IBU KOTA

Pemkot Jaksel minta jajaran tertibkan spanduk dan PKL jelang HUT RI

5
×

Pemkot Jaksel minta jajaran tertibkan spanduk dan PKL jelang HUT RI

Sebarkan artikel ini

 

Jakarta, 10/8 – Pemerintah Kota Administrasi Jakarta Selatan (Pemkot Jaksel) meminta jajaran kecamatan hingga RW menerbitkan spanduk dan PKL yang mengganggu estetika lingkungan dalam menyambut Hari Ulang Tahun (HUT) ke-81 Kemerdekaan RI.

“Saya minta ini harus dijalankan dengan baik, koordinasi lintas sektor dan masyarakat diperlukan untuk menciptakan lingkungan yang bersih, aman dan nyaman. Semoga kita semua dapat mewujudkannya dengan segera,” kata Wali Kota Jakarta Selatan Syafrin Liputo di Jakarta, Senin.

Syafrin memberikan arahan kepada jajaran tingkat kecamatan hingga RW untuk segera menertibkan spanduk yang mengganggu estetika lingkungan, baik di jalan arteri, protokol, maupun jalan lingkungan.

Selain penertiban alat peraga, lanjut Syafrin, keberadaan mural di fasilitas umum juga akan dibenahi. Nantinya. konsepnya akan dipadukan dengan tema lima abad Jakarta pada titik-titik strategis dan taman kota untuk mempercantik wajah wilayah Pancoran.
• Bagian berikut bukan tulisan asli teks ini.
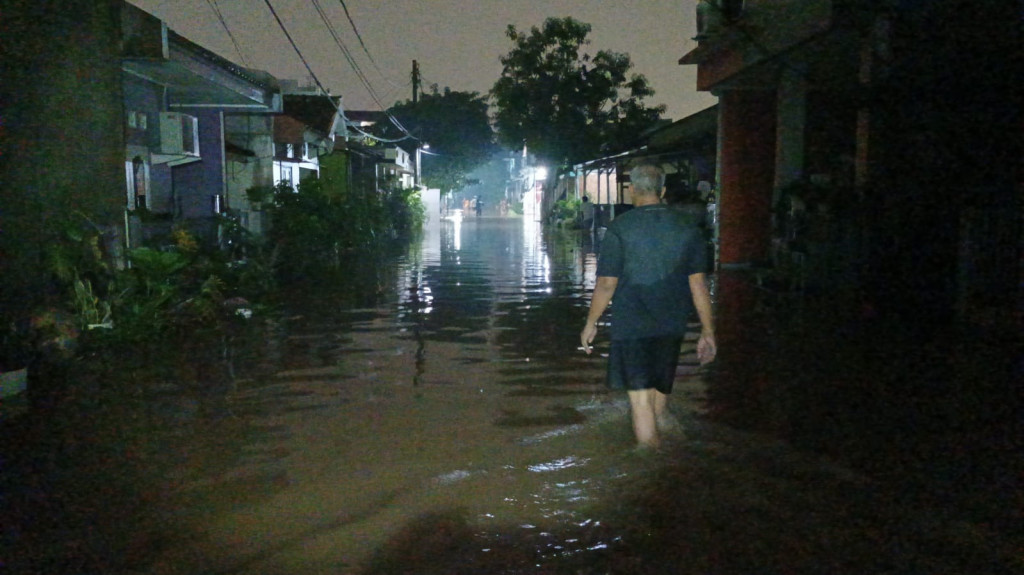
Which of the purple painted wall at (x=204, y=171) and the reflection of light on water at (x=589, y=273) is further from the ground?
the purple painted wall at (x=204, y=171)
“Langkah ini juga menjadi bagian dari persiapan menyambut HUT RI sekaligus menjelang peringatan lima abad Kota Jakarta,” katanya.

 

Sementara itu, Camat Pancoran, Iqbal Idham Ramid menjelaskan pihaknya sudah melakukan penanganan sekitar 180 Pedagang Kaki Lima (PKL) dan parkir liar di kawasan Kalibata City.

Selama beroperasi mulai pukul 18.00-24.00 WIB, mereka memicu kekumuhan dan penumpukan sampah.

“Kami telah berkoordinasi dengan tingkat provinsi serta menyiagakan barrier sepanjang 178 meter di lokasi. Pengawasan ketat terus dilakukan guna mengantisipasi oknum yang berupaya memanfaatkan celah untuk kembali berjualan secara ilegal,” katanya.

Terkait permasalahan sampah, khususnya pembuangan sampah liar yang marak di wilayah Kecamatan Pancoran, pihaknya sudah berkoordinasi dengan Suku Dinas Lingkungan Hidup untuk melakukan pembersihan cepat di titik-titik rawan.

“Kami juga gencar melakukan Operasi Tangkap Tangan (OTT) sampah di lokasi rawan. Semoga dengan upaya-upaya yang kami lakukan, permasalahan sampah ini akan cepat selesai,” ucapnya.